A TA Instruments Q20 Differential Scanning Calorimeter (New Castle, DE, USA) was used for differential scanning calorimetry (DSC) analyses of pure curcumin, RosA, UrsA, BSA, drug formulations (Curcumin/BSA, RosA/BSA, and UrsA/BSA), and physical mixtures (PMs) of each drug with BSA. The instrument was calibrated using indium, and sample scanning was conducted under nitrogen gas at 20 mL/min. A DSC isotherm curve was generated for specimens in an aluminum pan with a lid at a temperature range of 40–300 °C (with a heat rate of 10 °C/min).

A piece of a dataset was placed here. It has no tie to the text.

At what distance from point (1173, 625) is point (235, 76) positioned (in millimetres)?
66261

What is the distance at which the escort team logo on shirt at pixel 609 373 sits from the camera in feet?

Next, in order to assess any crystalline properties of the formula, an X-ray diffractogram (XRD) was also measured for pure curcumin, RosA, UrsA, BSA, drug formulations (C/BSA, RosA/BSA, and UrsA/BSA), and physical mixtures (PMs) of drug and BSA. An Ultima IV diffractometer (Rigaku, Japan) was used with a voltage of 45 kV and a current of 30 mA for XRD patterns. The diffraction angle (2θ) of the sample was scanned between 0° and 90°. Furthermore, chemical component analysis results for each type of drug formula were obtained with an FT-IR 6300 spectrometer (JASCO, Tokyo, Japan). Potassium bromide pellets containing a single compound, physical mixtures, and formulations were used. Data were collected at a wavelength of 4000–400 cm⁻¹ at ambient temperature.